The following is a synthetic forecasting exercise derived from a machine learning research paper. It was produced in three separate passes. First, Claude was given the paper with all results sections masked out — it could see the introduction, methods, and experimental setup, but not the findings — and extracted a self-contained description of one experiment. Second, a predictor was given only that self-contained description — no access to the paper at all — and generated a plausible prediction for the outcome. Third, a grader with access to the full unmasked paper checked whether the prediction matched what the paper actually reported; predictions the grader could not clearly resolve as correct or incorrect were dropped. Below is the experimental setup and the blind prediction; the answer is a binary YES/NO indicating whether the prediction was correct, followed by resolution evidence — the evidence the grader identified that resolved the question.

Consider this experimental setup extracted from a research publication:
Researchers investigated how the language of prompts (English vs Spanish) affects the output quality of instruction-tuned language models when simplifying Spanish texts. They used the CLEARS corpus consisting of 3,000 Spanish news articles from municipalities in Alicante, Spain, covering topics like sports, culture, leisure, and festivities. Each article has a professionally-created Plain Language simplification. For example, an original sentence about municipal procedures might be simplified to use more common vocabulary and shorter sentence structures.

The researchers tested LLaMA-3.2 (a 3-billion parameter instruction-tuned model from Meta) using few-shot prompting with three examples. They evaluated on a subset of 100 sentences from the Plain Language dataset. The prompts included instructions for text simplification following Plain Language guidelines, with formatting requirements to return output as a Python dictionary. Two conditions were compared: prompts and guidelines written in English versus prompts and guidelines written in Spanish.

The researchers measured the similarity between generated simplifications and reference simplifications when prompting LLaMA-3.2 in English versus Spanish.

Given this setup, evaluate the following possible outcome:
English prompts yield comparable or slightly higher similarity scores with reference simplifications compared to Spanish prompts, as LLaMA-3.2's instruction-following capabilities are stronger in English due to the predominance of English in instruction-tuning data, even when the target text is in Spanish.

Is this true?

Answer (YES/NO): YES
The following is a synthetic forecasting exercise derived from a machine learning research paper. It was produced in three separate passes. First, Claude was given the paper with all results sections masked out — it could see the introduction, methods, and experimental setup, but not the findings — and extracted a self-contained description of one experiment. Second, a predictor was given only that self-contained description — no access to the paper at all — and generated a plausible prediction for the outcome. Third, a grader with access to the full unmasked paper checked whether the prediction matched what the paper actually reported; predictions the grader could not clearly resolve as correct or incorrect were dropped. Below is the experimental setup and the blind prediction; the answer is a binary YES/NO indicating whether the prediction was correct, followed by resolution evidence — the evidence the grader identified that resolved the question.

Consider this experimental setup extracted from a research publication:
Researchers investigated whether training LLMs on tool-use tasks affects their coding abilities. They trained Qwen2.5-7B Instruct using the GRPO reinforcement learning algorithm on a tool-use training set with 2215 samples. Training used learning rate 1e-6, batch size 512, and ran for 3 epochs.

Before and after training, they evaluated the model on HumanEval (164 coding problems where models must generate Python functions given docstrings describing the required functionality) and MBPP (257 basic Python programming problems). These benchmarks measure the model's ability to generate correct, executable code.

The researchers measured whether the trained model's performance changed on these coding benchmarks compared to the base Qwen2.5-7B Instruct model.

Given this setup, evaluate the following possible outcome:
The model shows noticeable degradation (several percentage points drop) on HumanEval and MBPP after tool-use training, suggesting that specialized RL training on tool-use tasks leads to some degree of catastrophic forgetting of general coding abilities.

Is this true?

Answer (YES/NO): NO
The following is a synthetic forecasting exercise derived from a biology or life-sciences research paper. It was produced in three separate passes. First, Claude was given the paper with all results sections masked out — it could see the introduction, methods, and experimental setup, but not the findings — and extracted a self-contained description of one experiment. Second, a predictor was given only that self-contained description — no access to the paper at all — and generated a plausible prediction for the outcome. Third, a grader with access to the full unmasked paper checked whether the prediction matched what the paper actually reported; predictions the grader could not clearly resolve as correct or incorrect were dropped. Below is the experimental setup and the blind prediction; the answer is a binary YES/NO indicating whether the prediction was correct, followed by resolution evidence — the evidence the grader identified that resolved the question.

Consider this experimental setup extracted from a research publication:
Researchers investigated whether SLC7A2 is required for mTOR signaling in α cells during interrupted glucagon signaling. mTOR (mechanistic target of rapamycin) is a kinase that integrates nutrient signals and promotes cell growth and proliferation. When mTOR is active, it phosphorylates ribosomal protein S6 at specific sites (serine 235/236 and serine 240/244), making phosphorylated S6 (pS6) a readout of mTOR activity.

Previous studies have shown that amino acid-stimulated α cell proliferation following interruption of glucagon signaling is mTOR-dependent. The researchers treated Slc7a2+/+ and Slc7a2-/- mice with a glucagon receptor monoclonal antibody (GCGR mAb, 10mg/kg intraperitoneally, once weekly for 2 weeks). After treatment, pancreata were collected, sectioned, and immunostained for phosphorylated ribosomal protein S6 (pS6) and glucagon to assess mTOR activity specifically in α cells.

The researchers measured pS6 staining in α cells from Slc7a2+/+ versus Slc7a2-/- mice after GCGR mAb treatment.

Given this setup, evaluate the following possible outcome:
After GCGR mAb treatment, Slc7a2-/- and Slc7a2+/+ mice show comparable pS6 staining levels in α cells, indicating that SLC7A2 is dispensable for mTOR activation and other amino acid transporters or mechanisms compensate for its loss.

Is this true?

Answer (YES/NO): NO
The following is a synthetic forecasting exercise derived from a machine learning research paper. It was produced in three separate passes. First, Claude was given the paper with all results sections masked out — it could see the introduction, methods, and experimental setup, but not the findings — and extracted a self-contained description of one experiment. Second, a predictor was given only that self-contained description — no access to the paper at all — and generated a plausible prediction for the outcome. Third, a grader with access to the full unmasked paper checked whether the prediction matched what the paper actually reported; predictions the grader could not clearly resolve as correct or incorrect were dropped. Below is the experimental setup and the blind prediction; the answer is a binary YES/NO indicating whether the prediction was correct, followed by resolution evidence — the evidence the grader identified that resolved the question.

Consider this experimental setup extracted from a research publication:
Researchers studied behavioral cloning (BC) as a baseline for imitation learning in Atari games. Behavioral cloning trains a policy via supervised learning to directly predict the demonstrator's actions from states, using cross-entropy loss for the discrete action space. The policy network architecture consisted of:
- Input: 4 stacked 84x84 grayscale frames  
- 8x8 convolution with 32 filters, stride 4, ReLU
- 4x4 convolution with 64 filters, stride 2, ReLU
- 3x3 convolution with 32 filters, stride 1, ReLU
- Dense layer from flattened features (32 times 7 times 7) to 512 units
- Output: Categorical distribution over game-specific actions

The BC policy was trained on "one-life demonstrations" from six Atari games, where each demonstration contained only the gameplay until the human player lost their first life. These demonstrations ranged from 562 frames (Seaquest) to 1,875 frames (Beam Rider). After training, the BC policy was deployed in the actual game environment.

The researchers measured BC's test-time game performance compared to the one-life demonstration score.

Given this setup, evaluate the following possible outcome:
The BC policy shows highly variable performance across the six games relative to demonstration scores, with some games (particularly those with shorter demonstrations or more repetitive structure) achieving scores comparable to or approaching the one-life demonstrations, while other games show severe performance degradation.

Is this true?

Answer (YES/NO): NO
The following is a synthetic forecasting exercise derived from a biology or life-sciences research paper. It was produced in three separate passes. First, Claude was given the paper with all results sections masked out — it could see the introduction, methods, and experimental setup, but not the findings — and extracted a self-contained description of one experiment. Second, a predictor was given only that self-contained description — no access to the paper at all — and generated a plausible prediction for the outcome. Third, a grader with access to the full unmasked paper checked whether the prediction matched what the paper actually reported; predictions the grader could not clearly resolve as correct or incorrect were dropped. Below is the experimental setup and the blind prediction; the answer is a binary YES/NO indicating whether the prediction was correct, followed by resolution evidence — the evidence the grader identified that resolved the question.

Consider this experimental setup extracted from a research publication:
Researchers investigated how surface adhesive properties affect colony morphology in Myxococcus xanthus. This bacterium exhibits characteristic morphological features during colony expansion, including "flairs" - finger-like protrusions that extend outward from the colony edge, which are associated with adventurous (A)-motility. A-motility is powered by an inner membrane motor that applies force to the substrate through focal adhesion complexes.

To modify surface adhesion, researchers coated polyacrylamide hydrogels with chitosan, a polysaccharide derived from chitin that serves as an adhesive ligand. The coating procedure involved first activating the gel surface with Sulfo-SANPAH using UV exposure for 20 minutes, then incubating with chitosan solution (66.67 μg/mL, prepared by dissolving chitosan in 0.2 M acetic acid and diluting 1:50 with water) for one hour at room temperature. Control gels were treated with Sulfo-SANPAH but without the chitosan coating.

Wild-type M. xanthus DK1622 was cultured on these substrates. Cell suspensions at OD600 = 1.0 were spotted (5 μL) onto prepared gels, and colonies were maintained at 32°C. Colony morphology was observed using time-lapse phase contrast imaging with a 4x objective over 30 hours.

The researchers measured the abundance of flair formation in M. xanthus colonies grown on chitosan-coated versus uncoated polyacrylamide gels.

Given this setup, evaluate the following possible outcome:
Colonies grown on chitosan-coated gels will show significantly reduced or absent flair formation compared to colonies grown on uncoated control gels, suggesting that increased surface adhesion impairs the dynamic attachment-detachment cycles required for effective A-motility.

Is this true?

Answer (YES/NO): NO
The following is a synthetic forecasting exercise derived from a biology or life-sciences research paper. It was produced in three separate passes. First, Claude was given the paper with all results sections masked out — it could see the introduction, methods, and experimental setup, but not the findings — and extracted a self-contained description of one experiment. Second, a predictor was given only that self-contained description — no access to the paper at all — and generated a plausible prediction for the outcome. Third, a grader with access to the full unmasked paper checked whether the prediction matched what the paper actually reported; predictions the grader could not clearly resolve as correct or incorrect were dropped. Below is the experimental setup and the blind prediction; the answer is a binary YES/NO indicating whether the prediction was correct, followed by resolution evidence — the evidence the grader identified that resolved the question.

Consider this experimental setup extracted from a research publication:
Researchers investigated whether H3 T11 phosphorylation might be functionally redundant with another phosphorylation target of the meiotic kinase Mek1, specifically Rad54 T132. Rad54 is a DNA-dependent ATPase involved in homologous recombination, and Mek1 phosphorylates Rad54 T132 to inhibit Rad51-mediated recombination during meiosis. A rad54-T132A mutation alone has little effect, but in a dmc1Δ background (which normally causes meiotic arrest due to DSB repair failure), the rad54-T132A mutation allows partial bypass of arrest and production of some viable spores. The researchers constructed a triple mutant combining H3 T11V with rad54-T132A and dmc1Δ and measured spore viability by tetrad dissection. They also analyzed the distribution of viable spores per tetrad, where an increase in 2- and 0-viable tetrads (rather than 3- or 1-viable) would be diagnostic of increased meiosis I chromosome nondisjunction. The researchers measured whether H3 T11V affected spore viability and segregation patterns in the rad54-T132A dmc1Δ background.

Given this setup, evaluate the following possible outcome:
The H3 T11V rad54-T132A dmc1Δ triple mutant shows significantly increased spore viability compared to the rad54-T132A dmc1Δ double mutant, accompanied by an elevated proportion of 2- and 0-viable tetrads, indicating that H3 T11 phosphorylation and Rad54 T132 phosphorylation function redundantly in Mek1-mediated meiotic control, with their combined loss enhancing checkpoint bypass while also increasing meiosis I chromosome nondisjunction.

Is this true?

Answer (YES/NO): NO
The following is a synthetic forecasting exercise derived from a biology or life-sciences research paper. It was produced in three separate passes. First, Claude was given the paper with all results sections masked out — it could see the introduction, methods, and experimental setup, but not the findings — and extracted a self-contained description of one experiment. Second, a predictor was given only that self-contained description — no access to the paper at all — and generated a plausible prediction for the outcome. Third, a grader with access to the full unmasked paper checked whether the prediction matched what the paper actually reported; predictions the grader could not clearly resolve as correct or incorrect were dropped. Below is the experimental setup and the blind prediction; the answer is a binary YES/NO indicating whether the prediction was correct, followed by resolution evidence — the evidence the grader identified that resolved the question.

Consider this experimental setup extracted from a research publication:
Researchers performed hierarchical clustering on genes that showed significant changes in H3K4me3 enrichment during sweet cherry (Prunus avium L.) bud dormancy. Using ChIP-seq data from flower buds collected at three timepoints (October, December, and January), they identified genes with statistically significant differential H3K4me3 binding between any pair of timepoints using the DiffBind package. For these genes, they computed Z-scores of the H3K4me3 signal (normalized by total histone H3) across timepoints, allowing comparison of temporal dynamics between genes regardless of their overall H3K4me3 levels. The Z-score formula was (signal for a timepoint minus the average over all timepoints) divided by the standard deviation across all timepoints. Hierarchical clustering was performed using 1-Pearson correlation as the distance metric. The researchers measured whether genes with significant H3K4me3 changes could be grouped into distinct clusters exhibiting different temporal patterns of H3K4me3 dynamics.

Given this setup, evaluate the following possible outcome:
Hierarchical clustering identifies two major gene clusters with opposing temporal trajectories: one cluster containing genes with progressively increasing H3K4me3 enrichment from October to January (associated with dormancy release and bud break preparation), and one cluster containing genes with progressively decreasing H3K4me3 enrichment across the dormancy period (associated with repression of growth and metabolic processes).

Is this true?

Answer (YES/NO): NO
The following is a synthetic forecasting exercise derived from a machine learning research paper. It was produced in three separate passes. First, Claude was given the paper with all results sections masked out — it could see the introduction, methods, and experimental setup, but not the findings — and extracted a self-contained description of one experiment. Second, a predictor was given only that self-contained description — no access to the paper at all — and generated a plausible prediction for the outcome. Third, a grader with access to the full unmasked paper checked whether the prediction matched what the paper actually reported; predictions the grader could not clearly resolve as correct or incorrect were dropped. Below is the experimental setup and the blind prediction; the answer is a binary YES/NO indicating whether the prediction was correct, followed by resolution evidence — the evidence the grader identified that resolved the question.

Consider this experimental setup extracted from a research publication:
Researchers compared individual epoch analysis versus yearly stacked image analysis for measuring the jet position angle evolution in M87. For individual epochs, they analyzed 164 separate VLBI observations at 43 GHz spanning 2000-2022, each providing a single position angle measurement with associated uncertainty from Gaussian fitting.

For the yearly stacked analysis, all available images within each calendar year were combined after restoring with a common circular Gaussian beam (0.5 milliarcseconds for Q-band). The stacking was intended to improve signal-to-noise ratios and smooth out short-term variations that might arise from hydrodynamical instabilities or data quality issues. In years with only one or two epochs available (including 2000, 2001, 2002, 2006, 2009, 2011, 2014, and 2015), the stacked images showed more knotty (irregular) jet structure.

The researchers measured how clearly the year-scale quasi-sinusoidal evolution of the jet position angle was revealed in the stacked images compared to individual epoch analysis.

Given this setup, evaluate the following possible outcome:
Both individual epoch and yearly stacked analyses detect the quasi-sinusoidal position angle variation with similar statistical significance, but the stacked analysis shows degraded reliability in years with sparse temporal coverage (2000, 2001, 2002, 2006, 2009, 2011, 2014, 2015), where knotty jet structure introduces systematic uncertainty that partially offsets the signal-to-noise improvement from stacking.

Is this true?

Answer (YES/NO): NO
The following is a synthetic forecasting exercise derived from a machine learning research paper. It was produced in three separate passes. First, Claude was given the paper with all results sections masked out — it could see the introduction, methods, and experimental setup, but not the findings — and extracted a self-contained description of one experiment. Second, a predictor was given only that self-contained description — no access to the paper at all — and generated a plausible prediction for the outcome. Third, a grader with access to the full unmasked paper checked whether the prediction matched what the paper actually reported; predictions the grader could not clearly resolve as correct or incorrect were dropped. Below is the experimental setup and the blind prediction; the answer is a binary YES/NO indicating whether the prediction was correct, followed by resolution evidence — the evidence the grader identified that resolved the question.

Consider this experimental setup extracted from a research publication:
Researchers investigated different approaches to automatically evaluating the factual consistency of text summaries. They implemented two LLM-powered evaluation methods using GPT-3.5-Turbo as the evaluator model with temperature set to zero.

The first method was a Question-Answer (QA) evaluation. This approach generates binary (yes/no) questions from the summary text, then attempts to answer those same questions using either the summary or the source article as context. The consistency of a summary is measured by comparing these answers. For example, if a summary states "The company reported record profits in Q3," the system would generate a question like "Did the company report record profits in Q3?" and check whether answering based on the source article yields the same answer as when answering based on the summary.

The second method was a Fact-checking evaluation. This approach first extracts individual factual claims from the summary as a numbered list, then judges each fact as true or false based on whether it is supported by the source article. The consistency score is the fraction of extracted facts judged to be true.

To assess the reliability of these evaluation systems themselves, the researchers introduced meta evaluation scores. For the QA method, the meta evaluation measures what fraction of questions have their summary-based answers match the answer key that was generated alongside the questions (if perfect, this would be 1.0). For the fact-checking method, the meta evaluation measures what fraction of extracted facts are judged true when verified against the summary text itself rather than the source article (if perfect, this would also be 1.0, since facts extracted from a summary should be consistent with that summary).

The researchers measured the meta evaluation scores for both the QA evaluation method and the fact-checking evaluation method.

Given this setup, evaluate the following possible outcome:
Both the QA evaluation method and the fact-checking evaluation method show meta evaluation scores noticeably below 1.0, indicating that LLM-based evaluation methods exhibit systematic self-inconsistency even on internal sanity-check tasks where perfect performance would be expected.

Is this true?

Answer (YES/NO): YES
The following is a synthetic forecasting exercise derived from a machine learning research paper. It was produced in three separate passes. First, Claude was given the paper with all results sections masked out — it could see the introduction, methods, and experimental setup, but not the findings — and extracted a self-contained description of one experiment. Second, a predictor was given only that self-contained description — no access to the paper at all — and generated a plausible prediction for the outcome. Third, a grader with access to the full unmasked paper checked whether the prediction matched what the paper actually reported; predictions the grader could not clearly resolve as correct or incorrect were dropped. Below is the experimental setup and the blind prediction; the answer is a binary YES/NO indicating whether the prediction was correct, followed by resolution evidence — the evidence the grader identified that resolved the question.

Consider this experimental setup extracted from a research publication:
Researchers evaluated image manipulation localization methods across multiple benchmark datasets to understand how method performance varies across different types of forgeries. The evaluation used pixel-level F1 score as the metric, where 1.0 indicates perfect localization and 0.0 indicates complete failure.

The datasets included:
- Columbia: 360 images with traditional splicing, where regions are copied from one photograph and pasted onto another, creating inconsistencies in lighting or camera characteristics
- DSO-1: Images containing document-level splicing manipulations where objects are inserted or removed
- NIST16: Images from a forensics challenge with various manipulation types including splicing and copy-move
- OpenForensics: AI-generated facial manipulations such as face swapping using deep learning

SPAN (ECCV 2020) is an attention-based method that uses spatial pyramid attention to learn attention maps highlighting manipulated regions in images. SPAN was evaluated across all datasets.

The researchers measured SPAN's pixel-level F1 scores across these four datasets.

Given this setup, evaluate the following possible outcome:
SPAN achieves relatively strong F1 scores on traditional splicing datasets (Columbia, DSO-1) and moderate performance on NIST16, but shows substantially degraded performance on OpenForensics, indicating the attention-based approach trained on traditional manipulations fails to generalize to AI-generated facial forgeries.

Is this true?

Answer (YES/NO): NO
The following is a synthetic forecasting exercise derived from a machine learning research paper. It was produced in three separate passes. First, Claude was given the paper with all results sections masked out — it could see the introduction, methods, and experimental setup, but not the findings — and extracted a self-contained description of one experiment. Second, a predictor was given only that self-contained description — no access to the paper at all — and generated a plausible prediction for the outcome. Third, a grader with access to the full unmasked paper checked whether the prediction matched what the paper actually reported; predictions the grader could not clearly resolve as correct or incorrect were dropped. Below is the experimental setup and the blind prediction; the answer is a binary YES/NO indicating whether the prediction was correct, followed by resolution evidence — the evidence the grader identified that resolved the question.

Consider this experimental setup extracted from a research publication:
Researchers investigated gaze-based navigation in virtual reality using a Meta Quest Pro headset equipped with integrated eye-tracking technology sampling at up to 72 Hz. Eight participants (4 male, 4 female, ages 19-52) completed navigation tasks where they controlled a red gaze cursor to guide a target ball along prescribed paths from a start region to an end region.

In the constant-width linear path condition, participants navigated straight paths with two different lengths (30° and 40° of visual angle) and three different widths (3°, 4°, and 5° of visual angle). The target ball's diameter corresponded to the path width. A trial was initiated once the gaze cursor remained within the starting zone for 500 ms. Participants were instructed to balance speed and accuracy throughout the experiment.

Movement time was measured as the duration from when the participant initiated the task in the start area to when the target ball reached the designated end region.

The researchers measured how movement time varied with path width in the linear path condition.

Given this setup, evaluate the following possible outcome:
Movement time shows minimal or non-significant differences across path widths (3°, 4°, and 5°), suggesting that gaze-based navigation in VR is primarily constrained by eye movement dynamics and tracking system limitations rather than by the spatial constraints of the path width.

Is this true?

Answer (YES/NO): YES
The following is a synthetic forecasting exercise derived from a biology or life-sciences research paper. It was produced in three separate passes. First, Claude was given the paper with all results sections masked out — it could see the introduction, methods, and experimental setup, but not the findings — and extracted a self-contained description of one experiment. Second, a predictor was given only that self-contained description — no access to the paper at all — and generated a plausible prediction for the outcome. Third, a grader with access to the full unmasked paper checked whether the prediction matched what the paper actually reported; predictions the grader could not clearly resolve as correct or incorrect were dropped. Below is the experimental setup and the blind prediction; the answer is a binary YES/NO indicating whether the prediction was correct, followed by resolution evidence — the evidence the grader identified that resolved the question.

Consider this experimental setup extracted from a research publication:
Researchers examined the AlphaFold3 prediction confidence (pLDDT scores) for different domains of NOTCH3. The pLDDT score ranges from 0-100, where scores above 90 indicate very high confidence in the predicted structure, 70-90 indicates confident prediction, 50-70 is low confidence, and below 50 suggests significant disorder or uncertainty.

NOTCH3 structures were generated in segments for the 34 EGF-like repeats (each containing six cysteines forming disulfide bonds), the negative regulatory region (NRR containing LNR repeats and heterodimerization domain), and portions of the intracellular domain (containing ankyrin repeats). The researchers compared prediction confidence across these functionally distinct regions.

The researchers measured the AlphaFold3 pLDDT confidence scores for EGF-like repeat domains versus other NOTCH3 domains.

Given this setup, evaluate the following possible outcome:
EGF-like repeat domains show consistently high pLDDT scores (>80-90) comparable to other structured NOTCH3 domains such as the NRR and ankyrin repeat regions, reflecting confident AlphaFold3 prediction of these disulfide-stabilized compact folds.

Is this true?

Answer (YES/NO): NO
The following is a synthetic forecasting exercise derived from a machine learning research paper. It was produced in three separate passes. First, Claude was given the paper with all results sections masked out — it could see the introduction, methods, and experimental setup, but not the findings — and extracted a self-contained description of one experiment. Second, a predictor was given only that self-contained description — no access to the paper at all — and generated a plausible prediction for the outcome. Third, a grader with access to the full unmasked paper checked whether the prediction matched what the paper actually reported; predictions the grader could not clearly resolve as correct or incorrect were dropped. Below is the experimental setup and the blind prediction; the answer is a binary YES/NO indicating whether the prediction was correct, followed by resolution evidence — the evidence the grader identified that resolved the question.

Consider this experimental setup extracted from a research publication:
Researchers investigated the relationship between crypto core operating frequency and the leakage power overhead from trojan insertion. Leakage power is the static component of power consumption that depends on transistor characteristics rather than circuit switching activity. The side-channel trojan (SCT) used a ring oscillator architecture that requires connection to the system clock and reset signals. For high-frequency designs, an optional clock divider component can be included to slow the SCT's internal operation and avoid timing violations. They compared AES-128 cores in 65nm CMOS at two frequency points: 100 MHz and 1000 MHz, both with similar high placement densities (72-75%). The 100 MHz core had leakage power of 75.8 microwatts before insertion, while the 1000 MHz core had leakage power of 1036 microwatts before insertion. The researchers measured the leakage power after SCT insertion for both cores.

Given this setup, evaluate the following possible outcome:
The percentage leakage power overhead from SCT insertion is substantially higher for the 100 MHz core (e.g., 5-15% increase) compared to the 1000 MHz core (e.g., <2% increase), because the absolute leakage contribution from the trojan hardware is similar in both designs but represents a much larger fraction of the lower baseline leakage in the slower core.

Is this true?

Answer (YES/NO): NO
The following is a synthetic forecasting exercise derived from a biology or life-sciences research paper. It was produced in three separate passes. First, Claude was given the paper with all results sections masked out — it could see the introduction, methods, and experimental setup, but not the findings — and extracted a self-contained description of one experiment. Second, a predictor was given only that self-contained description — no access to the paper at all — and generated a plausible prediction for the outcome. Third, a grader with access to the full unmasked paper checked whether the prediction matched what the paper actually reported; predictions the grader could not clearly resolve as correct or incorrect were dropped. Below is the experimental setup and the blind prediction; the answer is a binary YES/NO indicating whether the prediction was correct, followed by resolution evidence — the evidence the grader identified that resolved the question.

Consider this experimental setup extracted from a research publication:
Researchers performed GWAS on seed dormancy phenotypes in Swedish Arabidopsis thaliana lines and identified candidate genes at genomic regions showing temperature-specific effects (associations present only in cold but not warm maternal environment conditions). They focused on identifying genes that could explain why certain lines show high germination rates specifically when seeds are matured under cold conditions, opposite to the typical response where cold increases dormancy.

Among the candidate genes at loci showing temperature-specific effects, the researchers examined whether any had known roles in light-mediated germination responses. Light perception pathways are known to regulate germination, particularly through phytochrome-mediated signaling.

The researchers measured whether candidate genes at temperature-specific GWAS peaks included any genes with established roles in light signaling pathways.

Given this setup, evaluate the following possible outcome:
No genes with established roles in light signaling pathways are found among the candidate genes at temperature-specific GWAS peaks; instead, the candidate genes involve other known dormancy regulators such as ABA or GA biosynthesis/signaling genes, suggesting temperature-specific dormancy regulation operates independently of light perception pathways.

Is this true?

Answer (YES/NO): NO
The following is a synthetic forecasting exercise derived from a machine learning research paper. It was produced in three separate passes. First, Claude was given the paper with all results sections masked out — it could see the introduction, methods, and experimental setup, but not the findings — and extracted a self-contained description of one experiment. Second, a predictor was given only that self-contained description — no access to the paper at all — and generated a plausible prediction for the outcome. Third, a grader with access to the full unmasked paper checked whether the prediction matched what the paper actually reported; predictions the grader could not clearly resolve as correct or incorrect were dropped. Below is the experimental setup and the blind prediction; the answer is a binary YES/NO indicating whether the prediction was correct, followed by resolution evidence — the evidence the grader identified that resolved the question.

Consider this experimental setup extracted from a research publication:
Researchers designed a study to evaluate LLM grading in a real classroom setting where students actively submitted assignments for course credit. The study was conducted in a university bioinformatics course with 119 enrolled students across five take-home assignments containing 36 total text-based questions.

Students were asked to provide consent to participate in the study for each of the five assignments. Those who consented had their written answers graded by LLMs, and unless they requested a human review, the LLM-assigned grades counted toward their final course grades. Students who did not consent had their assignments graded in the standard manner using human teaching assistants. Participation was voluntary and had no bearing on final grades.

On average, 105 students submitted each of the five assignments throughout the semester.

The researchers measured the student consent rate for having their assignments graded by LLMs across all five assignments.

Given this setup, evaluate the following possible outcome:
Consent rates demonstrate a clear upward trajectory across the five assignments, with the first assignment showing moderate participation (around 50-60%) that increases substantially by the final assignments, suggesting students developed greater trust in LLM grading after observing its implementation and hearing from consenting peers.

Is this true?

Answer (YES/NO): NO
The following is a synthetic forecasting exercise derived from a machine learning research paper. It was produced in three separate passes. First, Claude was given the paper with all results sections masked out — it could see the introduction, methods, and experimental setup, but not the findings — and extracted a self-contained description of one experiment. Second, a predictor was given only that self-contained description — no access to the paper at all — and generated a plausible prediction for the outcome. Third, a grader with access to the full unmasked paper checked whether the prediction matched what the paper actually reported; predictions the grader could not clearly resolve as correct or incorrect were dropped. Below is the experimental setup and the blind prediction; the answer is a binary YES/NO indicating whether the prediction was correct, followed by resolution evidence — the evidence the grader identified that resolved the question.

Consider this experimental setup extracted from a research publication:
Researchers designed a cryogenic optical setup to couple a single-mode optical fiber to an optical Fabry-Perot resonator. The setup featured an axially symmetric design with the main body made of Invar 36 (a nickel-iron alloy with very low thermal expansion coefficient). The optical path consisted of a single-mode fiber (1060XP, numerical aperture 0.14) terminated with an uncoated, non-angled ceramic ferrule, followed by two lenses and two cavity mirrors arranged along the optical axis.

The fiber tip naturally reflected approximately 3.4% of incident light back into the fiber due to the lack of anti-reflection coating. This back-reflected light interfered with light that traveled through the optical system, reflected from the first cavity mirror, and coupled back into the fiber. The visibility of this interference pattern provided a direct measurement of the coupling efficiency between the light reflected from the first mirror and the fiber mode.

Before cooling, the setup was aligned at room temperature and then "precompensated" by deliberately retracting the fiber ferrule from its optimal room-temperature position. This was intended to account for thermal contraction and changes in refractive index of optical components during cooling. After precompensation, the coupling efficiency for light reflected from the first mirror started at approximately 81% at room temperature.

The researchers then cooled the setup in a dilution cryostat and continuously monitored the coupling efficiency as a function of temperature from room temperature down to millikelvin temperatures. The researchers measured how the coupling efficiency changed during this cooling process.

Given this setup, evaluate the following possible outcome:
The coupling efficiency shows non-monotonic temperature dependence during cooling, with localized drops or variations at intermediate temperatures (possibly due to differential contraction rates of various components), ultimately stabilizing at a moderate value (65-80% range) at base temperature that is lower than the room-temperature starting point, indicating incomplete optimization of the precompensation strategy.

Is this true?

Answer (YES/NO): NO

■ **Task description**
Determine how many lines of the entries hold "prompting", and reply with that number only.

■ **Answer space**
2